▶ _Records for the exercise_
= = = = = = =

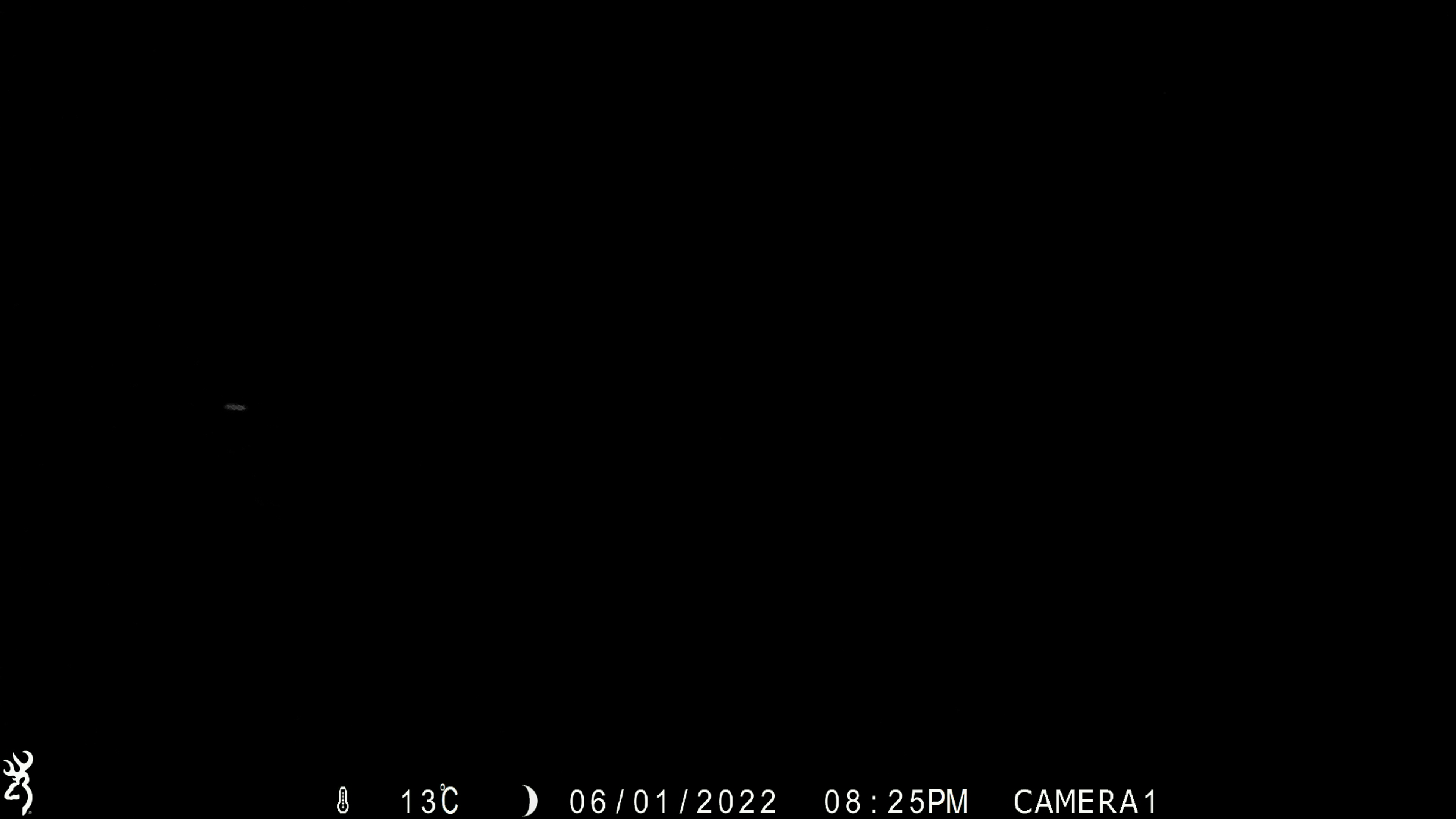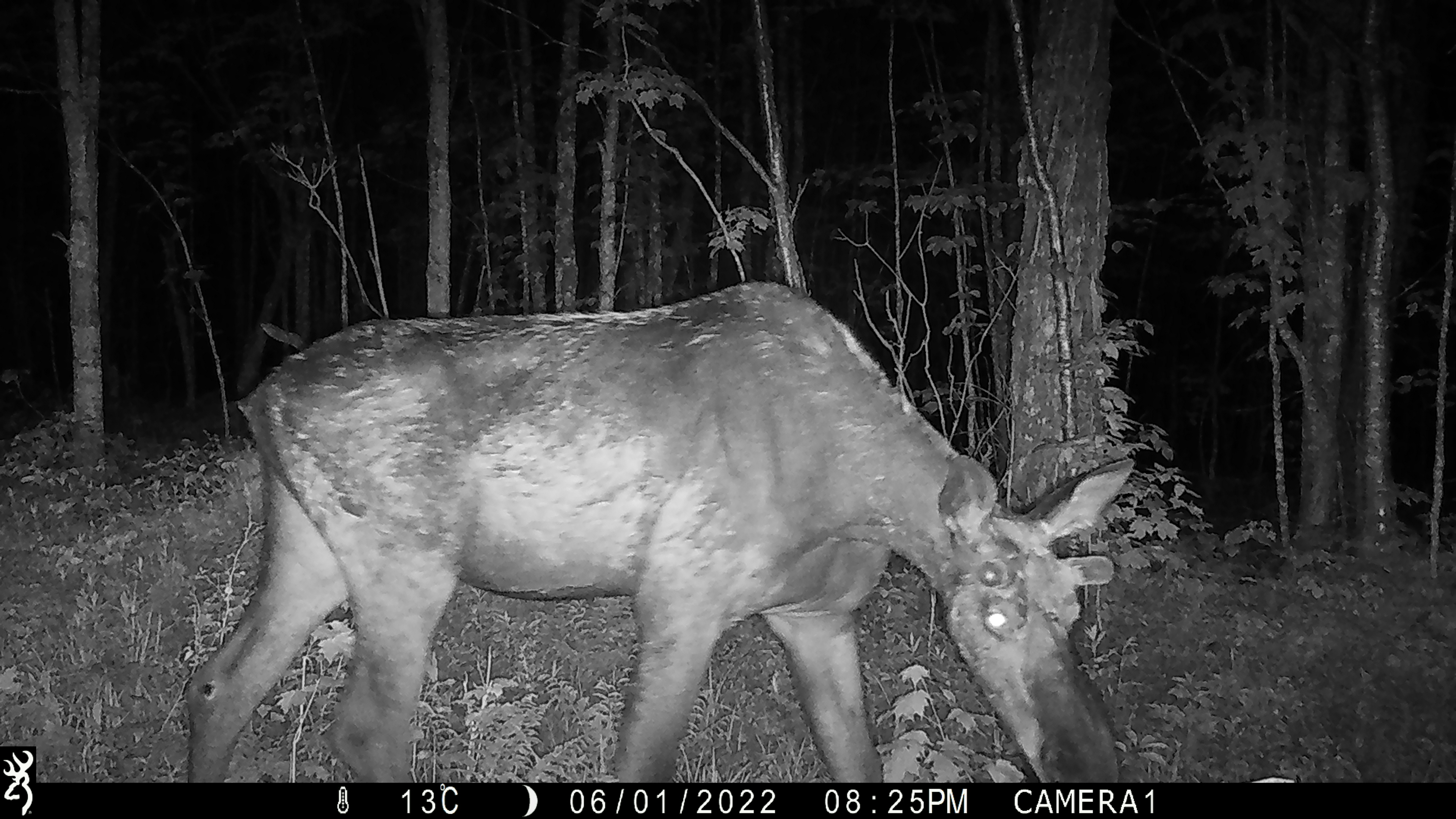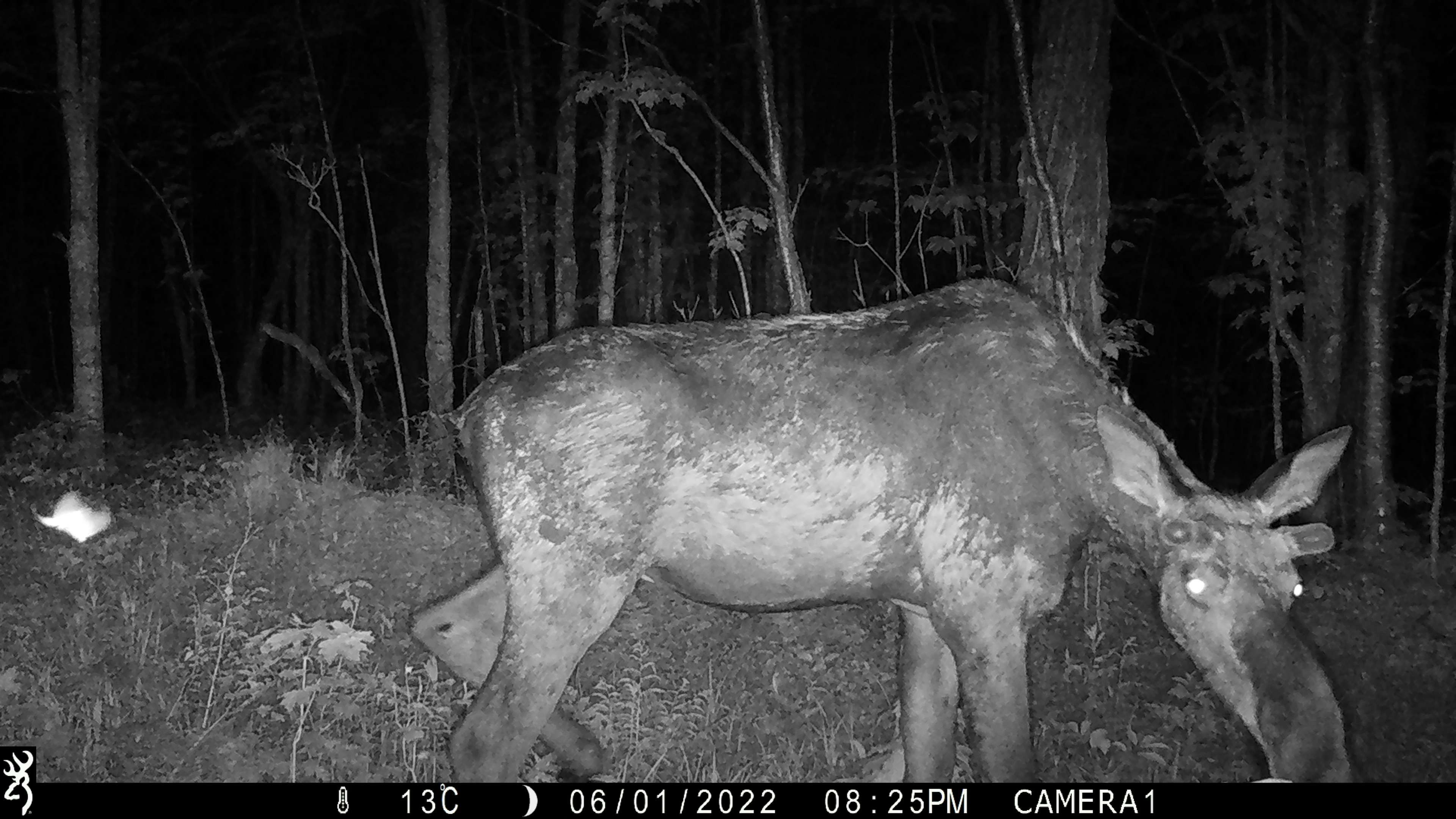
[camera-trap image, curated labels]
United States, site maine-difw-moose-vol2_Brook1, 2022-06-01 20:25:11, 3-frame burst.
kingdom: Animalia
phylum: Chordata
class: Mammalia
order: Artiodactyla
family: Cervidae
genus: Alces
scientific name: Alces alces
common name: moose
Moose (Alces alces).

= = = = = = =

▶ _Work to be completed_
Take the line that contains "order: Artiodactyla" and each line after it down to the last of the records, and retype them exactly; add nothing else.

▶ _Solution to this problem_
order: Artiodactyla
family: Cervidae
genus: Alces
scientific name: Alces alces
common name: moose
Moose (Alces alces).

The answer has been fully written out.